[<prev] [next>] [day] [month] [year] [list]
Message-ID: <aPtfMFfLV1l/RB0L@e133380.arm.com>
Date: Fri, 24 Oct 2025 12:12:48 +0100
From: Dave Martin <Dave.Martin@....com>
To: linux-kernel@...r.kernel.org
Cc: Tony Luck <tony.luck@...el.com>,
Reinette Chatre <reinette.chatre@...el.com>,
James Morse <james.morse@....com>,
"Chen, Yu C" <yu.c.chen@...el.com>,
Thomas Gleixner <tglx@...utronix.de>,
Ingo Molnar <mingo@...hat.com>, Borislav Petkov <bp@...en8.de>,
Dave Hansen <dave.hansen@...ux.intel.com>,
"H. Peter Anvin" <hpa@...or.com>, Jonathan Corbet <corbet@....net>,
x86@...nel.org
Subject: [RFC] fs/resctrl: Generic schema description
Hi all,
Going forward, a single resctrl resource (such as memory bandwidth) is
likely to require multiple schemata, either because we want to add new
schemata that provide finer control, or because the hardware has
multiple controls, covering different aspects of resource allocation.
The fit between MPAM's memory bandwidth controls and the resctrl MB
schema is already awkward, and later Intel RDT features such as Region
Aware Memory Bandwidth Allocation are already pushing past what the MB
schema can describe.
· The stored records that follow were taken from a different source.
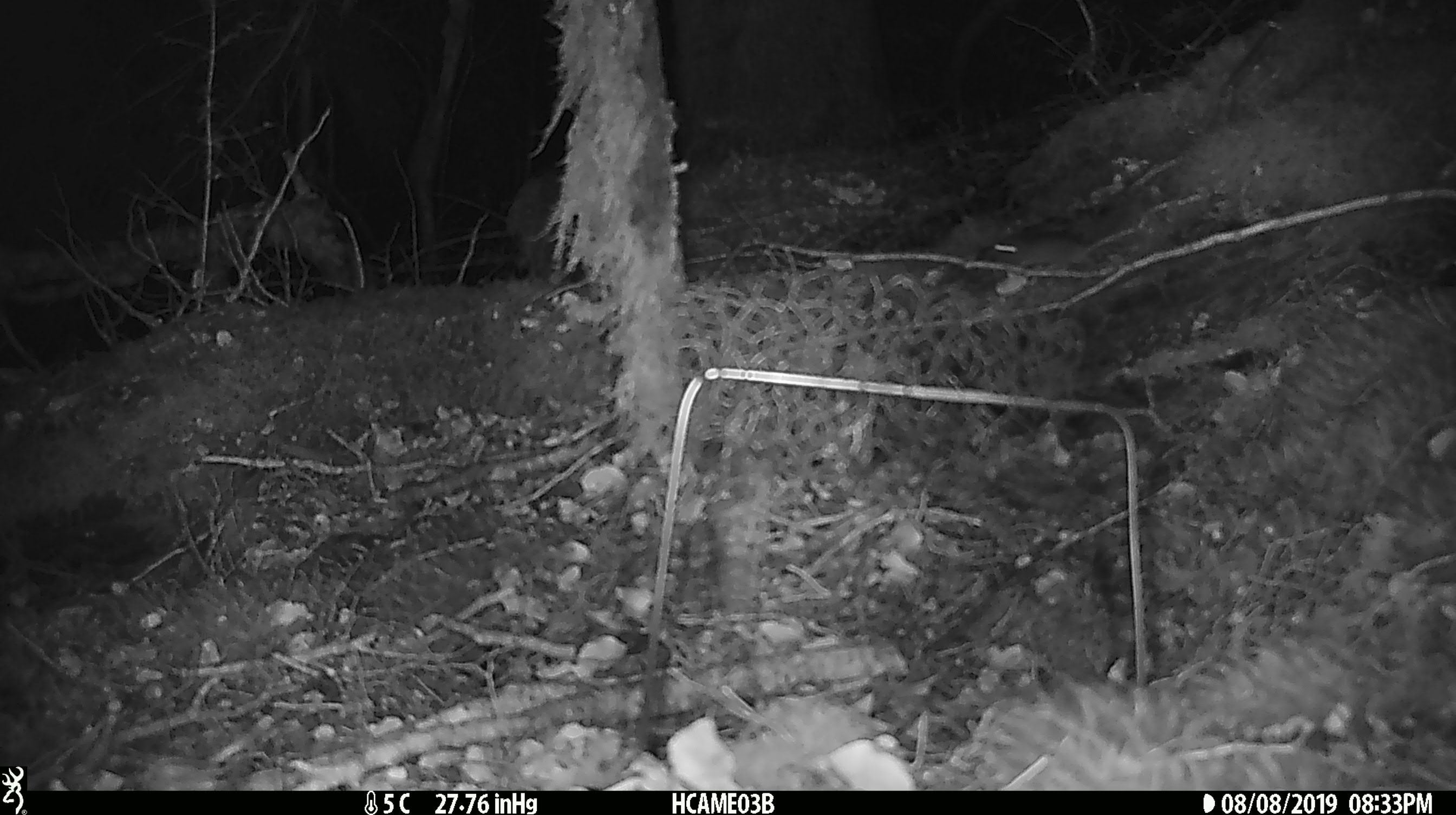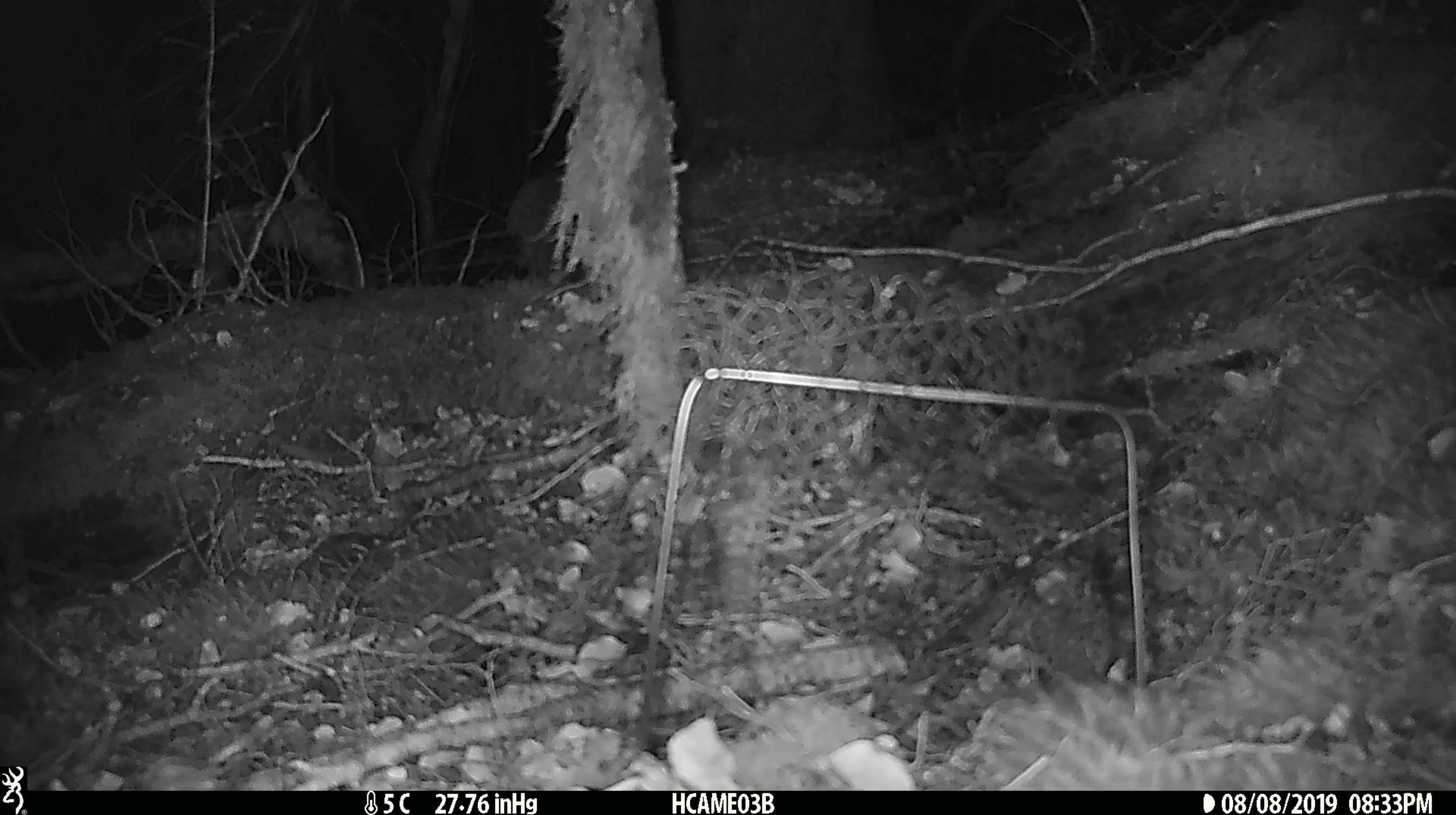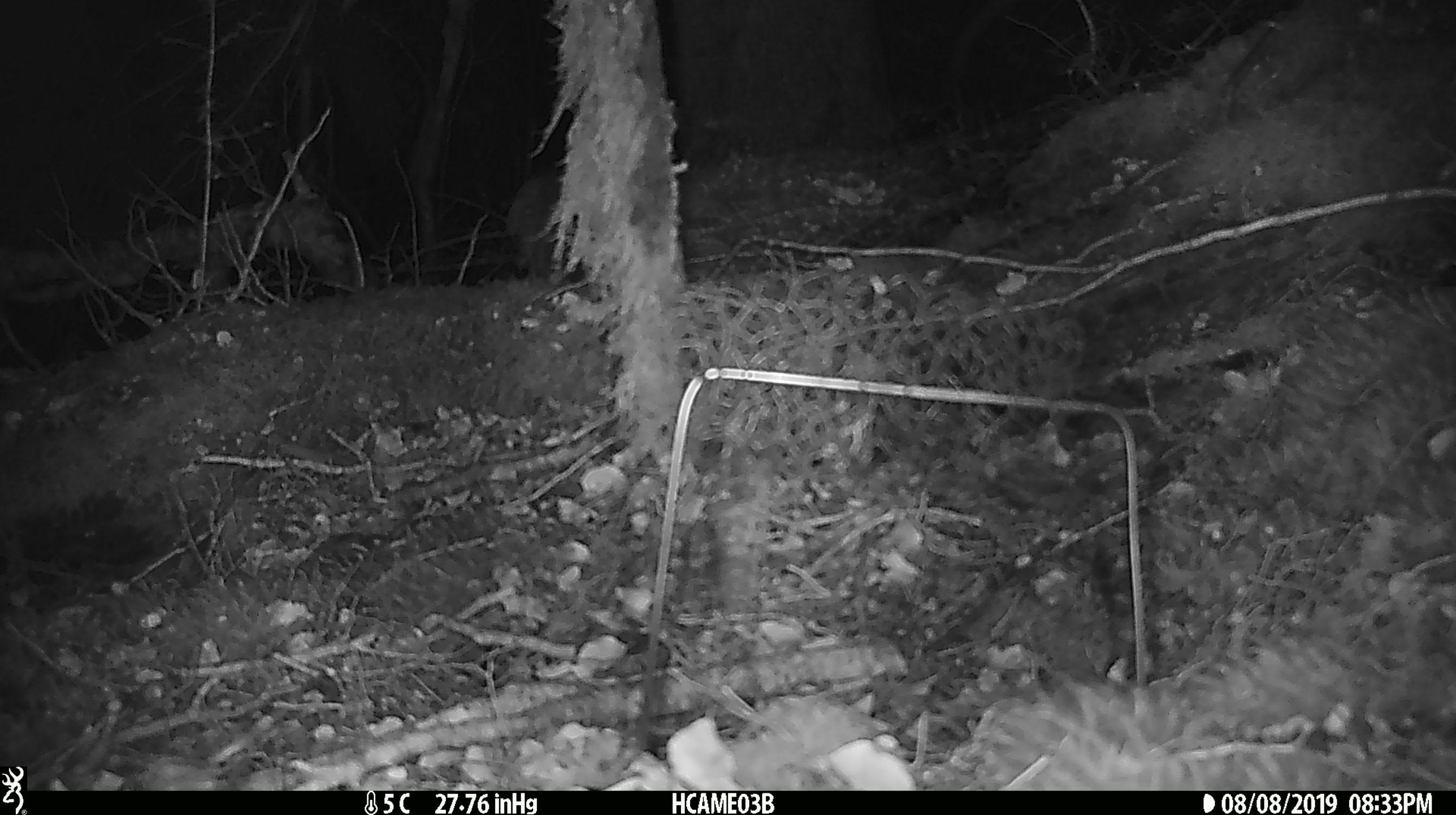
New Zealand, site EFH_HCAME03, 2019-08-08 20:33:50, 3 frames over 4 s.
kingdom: Animalia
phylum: Chordata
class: Mammalia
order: Rodentia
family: Muridae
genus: Mus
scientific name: Mus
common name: mouse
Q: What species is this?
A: Mouse (Mus).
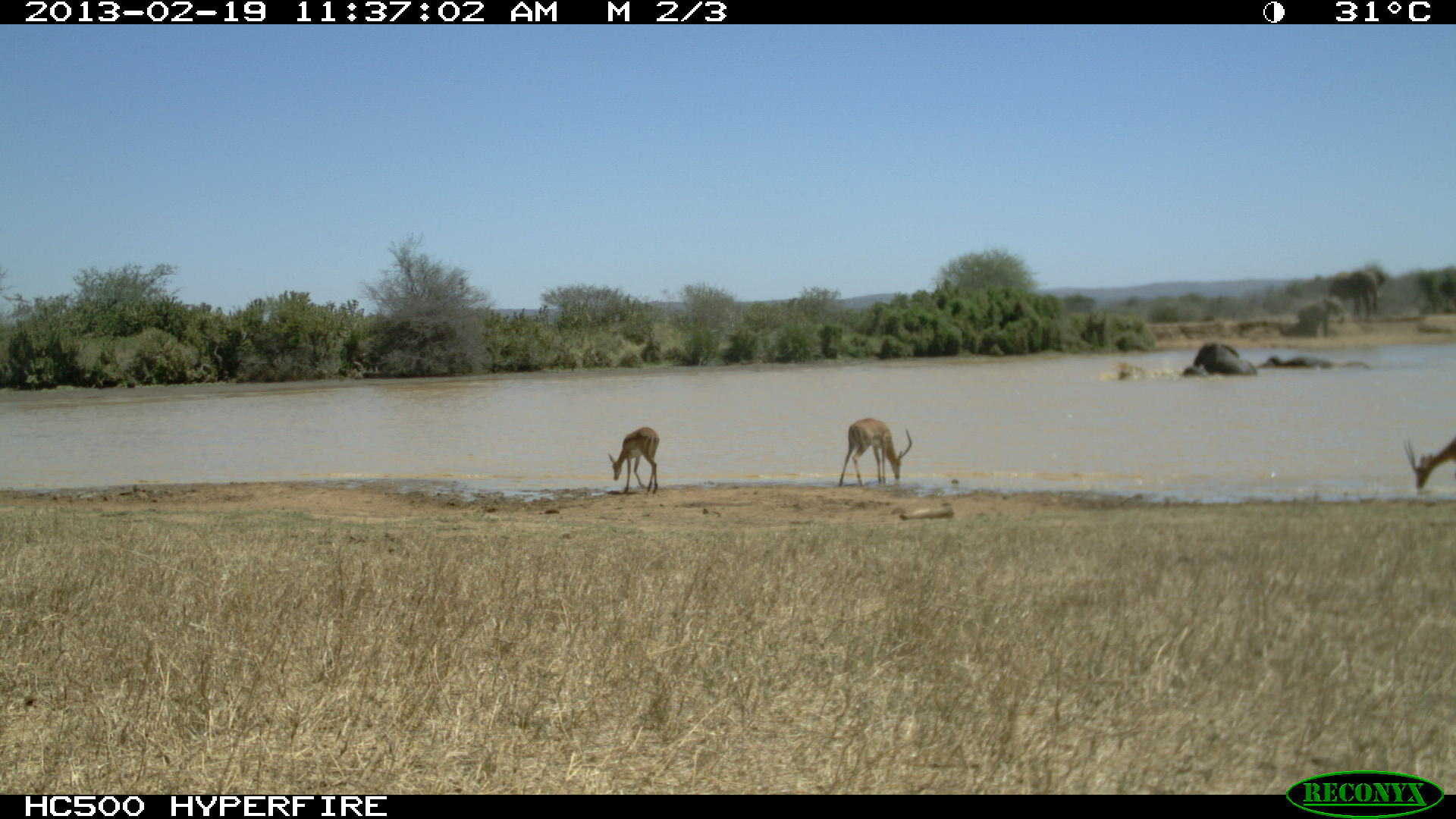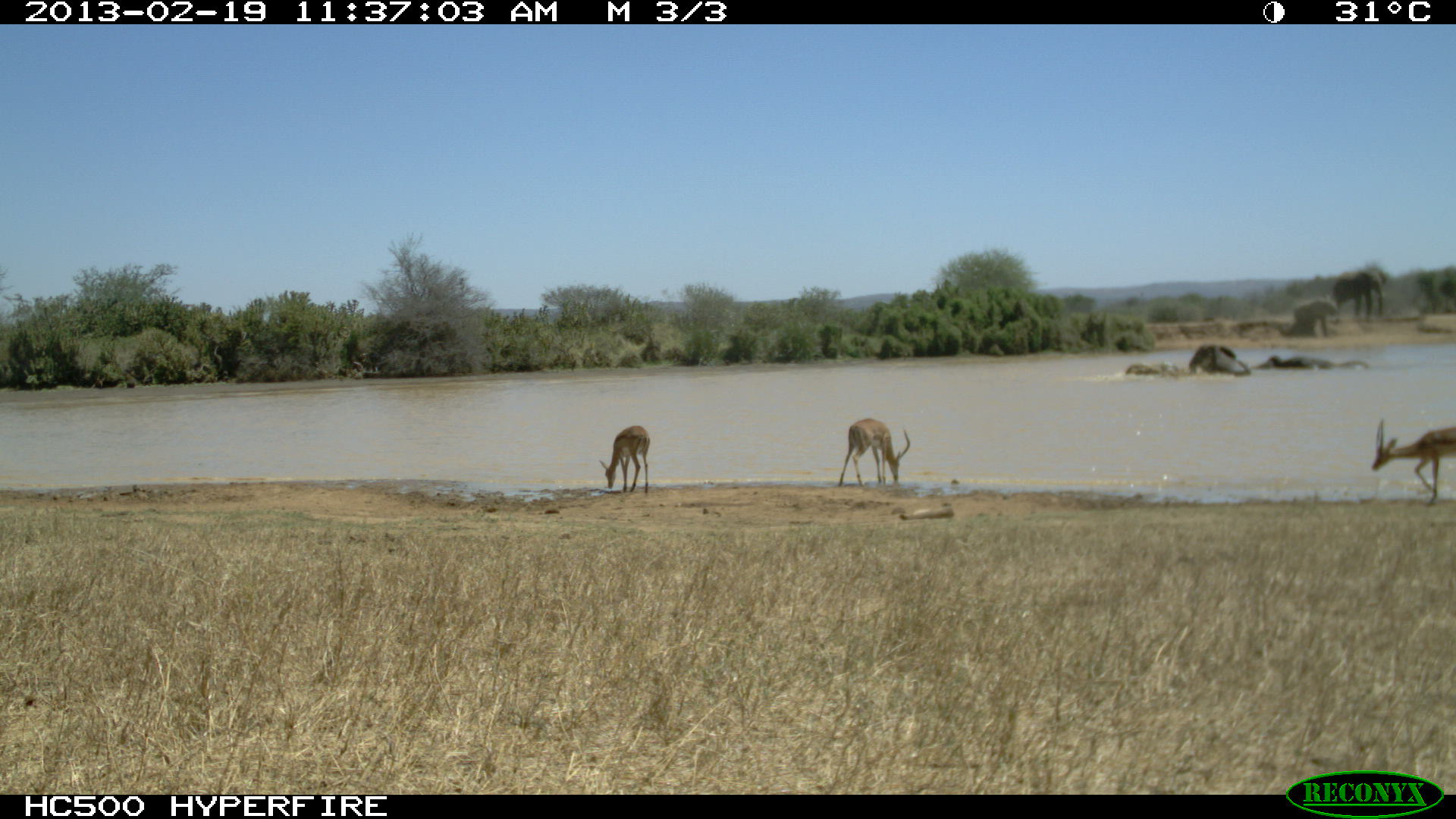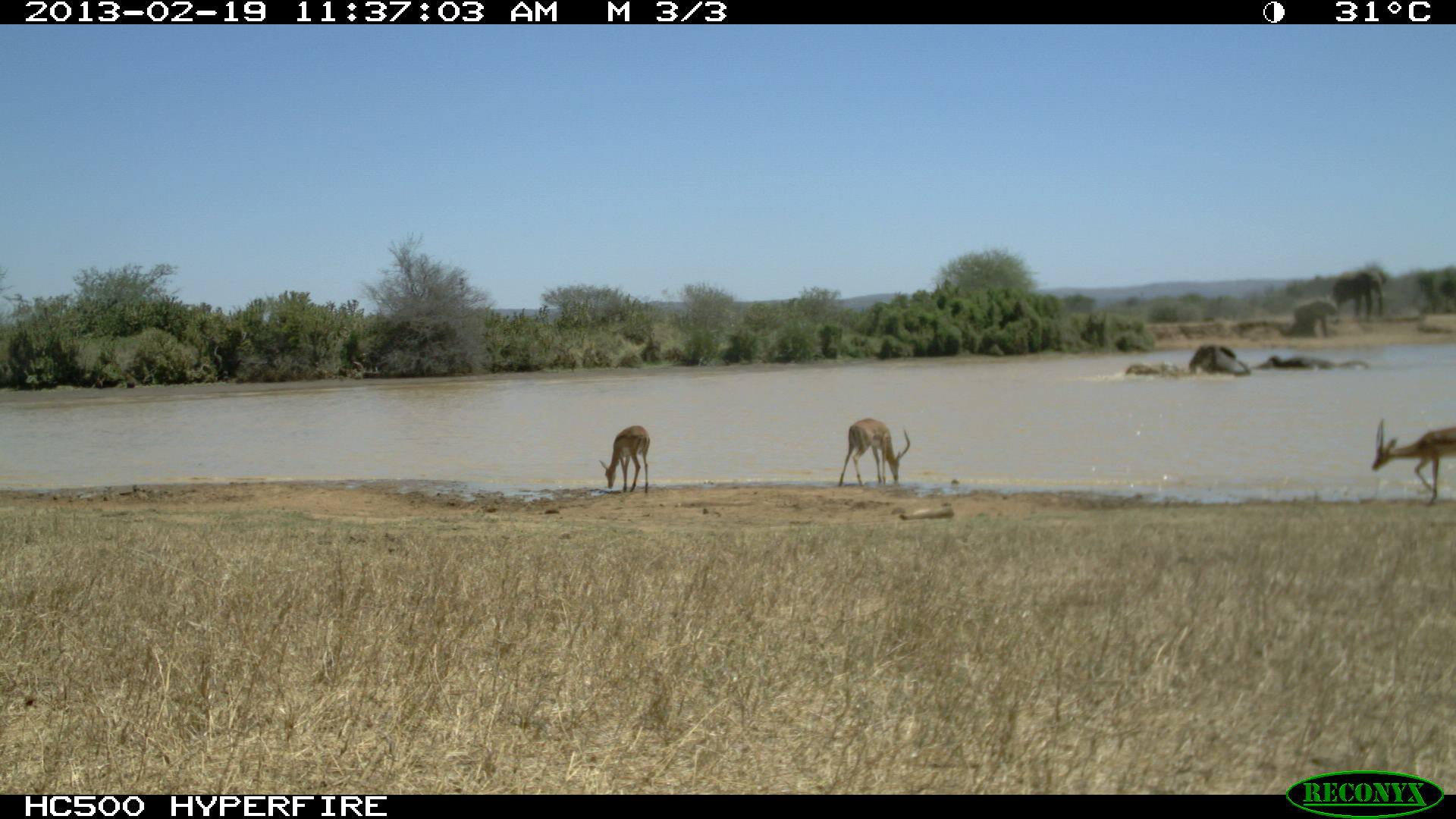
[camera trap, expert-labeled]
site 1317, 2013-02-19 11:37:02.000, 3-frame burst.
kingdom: Animalia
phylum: Chordata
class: Mammalia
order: Artiodactyla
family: Bovidae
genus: Aepyceros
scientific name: Aepyceros melampus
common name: impala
Aepyceros melampus (impala), count 3.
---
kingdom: Animalia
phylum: Chordata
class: Mammalia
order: Proboscidea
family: Elephantidae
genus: Loxodonta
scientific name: Loxodonta africana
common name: african bush elephant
Loxodonta africana (african bush elephant), count 5.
Both of these can involve multiple control
values and finer resolution than the 100 steps offered by the current
"MB" schema.
The previous discussion went off in a few different directions [1], so
I want to focus back onto defining an extended schema description that
aims to cover the use cases that we know about or anticipate today, and
allows for future extension as needed.
(A separate discussion is needed on how new schemata interact with
previously-defined schemata (such as the MB percentage schema).
suggest we pause that discussion for now, in the interests of getting
the schema description nailed down.)
Following on from the previous mail thread, I've tried to refine and
flesh out the proposal for schema descriptions a bit, as follows.
Proposal:
* Split resource names and schema names in resctrlfs.
Resources will be named for the unique, existing schema for each
resource.
The existing schema will keep its name (the same as the resource
name), and new schemata defined for a resource will include that
name as a prefix (at least, by default).
So, for example, we will have an MB resource with a schema called
MB (the schema that we have already). But we may go on to define
additional schemata for the MB resource, with names such MB_MAX,
etc.
* Stop adding new schema description information in the top-level
info/<resource>/ directory in resctrlfs.
For backwards compatibilty, we can keep the existing property
files under the resource info directory to describe the previously
defined resource, but we seem to need something richer going
forward.
* Add a hierarchy to list all the schemata for each resource, along
with their properties. So far, the proposal looks like this,
taking the MB resource as an example:
info/
└─ MB/
└─ resource_schemata/
├─ MB/
├─ MB_MIN/
├─ MB_MAX/
┆
Here, MB, MB_MIN and MB_MAX are all schemata for the "MB" resource.
In this proposal, what these just dummy schema names for
illustration purposes. The important thing is that they all
control aspects of the "MB" resource, and that there can be more
than one of them.
It may be appropriate to have a nested hierarchy, where some
schemata are presented as children of other schemata if they
affect the same hardware controls. For now, let's put this issue
on one side, and consider what properties should be advertsed for
each schema.
* Current properties that I think we might want are:
info/
└─ SOME_RESOURCE/
└─ resource_schemata/
├─ SOME_SCHEMA/
┆ ├─ type
├─ min
├─ max
├─ tolerance
├─ resolution
├─ scale
└─ unit
(I've tweaked the properties a bit since previous postings.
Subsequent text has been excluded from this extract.